**选文:**

前言
由于公司目前业务需要用到物体识别功能,所以需要集成和运用Google的TensorFlowLite这个机器学习的框架!官方给出了swift版本的demo,但是OC版本的都是老版本的,还是c++的函数居多,也不够全面和清晰!特别是对于非量化模型的识别数据处理,更是头疼!基于此,我参照swift版本的demo,写了一个OC版本的,希望对于不熟悉或者需要OC版本的小伙伴有所帮助...
一:TensorFlowLite的功能
TensorFlowLite主要是应用在移动端的轻量级机器学习框架,它支持的主要功能如下图:
我们业务目前需求的是对象检测功能。
-
1.什么是物体检测
对于给定的图片或者视频流,对象检测模块可以识别出已知的物体和该物体在图片中的位置。例如下图(图片来自官网)
-
2.物体检测模块输出
当我们为模型提供图片,模型将会返回一个列表,其中包含检测到的对象,包含对象矩形框的坐标和代表检测可信度的分数。坐标,输出数据在第0个数组,会根据每个检测到的物体返回一个[top,left,bottom,right]的float浮点数组。该四个数字代表了围绕物体的一个矩形框(官方的说法是坐标,但是实际使用是距离比例,需要自己换算成对应的尺寸)。
类别,也就是index,需要自己根据labels的定义转换具体的类名,index返回后需要+1操作,针对的是官方的训练模型。
信任分数,我们使用信任分数和所检测到对象的坐标来表示检测结果。分数反应了被检测到物体的可信度,范围在 0 和 1 之间。最大值为1,数值越大可信度越高。
检测到的数量,物体检测模块最多能够在一张图中识别和定位10个物体.所以一般返回小于10的数值
- 输入
模块使用单个图片作为输入。理想的图片尺寸是 300x300 像素,每个像素有3个通道(红,蓝,和绿)。这将反馈给模块一个 27000 字节( 300 x 300 x 3 )的扁平化缓存。由于该模块经过标准化处理,每一个字节代表了 0 到 255 之间的一个值。
- 输入
-
4.输出
该模型输出四个数组,分别对应索引的 0-4。前三个数组描述10个被检测到的物体,每个数组的最后一个元素匹配每个对象。检测到的物体数量总是10。

**条目摘录:**
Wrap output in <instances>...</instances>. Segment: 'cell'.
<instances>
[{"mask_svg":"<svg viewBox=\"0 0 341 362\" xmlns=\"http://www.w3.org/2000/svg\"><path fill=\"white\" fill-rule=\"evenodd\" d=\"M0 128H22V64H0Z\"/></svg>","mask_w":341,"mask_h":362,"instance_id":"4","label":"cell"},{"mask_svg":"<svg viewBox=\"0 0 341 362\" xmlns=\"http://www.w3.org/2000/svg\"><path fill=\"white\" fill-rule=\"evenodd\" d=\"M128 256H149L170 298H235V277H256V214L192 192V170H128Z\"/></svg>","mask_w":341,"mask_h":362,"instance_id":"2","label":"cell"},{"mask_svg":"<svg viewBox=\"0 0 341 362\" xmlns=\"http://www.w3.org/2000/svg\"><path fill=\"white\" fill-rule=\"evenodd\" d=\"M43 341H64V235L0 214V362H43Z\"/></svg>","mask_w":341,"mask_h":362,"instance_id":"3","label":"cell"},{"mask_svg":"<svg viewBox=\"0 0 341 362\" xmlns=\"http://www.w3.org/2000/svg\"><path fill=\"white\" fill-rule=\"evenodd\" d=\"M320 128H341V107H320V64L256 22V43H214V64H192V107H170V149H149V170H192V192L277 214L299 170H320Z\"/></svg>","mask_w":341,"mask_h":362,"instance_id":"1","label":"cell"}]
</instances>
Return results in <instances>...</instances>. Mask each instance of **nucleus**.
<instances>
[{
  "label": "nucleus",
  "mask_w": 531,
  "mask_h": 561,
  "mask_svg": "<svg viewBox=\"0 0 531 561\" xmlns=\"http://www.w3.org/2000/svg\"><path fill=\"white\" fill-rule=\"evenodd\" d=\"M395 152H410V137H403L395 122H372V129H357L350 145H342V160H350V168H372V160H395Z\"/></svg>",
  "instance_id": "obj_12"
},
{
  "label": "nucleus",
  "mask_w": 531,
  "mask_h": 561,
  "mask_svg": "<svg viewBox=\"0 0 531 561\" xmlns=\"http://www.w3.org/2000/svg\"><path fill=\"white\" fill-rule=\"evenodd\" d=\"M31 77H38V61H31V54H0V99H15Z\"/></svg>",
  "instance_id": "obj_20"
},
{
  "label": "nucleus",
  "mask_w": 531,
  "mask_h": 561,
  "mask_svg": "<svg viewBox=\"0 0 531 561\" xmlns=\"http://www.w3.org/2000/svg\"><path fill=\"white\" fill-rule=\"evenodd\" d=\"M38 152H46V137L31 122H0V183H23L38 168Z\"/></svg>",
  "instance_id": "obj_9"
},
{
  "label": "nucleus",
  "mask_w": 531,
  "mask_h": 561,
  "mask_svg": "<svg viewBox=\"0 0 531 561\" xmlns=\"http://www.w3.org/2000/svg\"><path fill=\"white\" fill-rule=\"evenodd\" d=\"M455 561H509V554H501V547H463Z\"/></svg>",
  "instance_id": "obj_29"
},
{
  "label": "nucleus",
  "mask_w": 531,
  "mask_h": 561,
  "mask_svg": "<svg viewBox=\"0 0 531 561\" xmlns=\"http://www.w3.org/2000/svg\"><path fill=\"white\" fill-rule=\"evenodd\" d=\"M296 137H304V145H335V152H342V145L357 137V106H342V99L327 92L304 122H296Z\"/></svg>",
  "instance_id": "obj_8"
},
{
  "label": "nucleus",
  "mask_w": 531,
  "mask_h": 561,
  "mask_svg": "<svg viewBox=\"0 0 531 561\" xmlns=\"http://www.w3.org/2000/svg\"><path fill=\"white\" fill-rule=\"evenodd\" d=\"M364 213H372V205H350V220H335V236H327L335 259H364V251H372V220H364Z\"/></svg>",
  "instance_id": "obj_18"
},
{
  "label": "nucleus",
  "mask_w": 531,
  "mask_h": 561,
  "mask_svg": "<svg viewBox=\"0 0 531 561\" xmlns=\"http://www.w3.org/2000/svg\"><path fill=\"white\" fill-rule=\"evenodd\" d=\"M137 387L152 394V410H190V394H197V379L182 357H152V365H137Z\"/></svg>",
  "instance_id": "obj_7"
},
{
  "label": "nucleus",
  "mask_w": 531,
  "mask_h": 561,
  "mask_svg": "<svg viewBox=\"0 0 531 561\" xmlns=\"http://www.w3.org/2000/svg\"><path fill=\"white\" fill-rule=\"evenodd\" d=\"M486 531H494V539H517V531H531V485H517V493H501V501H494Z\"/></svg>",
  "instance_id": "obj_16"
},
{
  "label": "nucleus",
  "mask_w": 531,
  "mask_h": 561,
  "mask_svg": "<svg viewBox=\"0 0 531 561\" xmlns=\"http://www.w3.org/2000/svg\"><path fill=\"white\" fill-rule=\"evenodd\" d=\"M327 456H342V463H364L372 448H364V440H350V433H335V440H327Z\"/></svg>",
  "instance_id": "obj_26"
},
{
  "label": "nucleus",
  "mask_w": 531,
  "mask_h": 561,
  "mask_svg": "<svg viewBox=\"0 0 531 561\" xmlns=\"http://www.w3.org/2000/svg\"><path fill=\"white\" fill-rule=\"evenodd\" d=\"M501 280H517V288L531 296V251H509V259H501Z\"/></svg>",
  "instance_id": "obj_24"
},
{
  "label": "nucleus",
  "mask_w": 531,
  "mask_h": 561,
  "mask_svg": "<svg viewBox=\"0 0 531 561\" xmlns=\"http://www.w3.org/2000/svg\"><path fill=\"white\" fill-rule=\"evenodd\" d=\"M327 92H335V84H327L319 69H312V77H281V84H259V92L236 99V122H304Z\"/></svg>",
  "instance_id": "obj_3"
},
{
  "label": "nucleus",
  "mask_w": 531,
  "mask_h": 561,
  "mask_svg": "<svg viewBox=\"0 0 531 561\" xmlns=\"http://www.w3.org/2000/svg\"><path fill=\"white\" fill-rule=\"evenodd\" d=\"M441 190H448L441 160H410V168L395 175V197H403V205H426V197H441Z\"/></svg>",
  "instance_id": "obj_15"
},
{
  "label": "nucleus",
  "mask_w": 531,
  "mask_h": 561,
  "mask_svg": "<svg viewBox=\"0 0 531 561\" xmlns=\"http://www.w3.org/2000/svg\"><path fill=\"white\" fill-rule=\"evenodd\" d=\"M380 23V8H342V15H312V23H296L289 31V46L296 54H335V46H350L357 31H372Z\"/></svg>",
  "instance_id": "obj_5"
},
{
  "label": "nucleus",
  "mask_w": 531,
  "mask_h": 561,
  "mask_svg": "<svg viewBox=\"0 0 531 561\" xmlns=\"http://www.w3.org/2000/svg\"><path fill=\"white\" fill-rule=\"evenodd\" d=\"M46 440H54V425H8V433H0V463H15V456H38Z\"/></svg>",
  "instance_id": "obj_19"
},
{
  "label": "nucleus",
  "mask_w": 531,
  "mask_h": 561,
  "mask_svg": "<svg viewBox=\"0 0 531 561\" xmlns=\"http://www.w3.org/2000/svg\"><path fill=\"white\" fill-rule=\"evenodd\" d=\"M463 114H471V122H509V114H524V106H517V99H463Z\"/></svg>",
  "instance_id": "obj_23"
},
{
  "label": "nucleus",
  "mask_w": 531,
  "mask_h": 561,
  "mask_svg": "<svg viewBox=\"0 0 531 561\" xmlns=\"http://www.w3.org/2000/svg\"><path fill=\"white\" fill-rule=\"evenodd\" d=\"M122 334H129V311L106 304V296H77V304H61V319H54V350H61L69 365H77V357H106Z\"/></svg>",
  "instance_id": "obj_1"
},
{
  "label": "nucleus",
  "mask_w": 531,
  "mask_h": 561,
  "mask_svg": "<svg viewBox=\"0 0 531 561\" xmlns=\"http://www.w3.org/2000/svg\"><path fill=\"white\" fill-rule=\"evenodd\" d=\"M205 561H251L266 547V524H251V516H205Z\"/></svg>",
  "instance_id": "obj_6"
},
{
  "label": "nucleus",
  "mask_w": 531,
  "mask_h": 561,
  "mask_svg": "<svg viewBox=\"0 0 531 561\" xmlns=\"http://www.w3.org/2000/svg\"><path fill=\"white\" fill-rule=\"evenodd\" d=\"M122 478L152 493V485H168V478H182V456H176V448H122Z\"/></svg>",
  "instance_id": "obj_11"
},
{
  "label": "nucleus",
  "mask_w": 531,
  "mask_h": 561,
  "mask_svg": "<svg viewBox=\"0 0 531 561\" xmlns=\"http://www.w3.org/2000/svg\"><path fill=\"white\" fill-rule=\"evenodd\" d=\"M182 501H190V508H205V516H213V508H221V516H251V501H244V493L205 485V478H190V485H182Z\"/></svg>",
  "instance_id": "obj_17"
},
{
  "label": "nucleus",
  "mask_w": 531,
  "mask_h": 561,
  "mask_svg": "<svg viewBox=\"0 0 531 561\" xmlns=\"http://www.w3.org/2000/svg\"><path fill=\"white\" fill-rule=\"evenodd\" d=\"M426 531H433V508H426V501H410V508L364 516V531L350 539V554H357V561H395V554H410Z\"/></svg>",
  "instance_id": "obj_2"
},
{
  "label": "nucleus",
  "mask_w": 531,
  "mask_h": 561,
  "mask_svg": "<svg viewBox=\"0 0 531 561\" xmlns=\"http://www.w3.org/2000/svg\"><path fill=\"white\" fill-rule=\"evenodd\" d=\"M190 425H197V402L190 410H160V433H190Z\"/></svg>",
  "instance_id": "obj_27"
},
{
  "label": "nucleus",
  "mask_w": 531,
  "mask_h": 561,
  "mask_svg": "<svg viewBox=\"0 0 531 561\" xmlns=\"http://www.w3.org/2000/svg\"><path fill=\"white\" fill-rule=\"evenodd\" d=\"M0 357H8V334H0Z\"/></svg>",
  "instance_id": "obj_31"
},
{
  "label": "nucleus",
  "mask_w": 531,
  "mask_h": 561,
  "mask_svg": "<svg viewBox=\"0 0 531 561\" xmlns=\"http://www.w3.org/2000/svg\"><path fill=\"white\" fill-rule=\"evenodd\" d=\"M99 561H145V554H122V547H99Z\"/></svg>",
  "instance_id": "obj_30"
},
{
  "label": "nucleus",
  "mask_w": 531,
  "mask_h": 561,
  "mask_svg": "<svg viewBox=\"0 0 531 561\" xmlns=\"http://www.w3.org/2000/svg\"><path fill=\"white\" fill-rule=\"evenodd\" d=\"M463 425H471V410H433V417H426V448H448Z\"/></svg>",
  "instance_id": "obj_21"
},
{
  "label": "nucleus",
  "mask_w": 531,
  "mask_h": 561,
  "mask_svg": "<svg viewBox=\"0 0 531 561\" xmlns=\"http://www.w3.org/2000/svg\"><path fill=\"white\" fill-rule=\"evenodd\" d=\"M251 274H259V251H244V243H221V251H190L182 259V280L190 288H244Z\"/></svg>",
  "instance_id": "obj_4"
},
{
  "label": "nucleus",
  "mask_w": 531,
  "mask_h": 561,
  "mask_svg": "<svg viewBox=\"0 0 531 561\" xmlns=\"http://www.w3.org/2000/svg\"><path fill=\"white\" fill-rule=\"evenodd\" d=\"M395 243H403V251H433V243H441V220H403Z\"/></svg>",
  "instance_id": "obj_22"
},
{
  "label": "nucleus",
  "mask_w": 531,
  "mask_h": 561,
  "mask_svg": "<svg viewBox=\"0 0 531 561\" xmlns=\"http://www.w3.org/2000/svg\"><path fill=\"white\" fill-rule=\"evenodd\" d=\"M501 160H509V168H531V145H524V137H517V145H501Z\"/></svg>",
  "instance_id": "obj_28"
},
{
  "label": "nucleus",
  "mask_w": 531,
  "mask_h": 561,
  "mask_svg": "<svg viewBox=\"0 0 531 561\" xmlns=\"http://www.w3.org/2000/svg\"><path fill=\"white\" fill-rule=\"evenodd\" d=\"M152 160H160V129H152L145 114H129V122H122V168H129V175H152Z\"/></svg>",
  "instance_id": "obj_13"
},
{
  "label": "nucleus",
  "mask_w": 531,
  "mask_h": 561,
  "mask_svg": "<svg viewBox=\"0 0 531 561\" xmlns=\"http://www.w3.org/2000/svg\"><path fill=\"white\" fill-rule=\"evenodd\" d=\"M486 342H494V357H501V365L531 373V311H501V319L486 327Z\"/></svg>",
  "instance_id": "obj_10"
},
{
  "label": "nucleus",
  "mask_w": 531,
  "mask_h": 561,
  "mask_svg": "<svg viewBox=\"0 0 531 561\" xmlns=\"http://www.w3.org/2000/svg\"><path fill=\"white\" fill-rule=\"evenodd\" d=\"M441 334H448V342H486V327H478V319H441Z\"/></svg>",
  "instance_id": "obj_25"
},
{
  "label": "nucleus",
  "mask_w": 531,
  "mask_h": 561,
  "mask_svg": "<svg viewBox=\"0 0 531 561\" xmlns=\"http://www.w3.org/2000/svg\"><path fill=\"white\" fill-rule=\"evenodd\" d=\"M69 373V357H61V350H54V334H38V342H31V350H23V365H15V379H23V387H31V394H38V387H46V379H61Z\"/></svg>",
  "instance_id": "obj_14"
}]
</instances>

**题目:** 根据选文,物体检测模块在一张图中最多能识别和定位几个物体?

**解答:** 最多10个物体。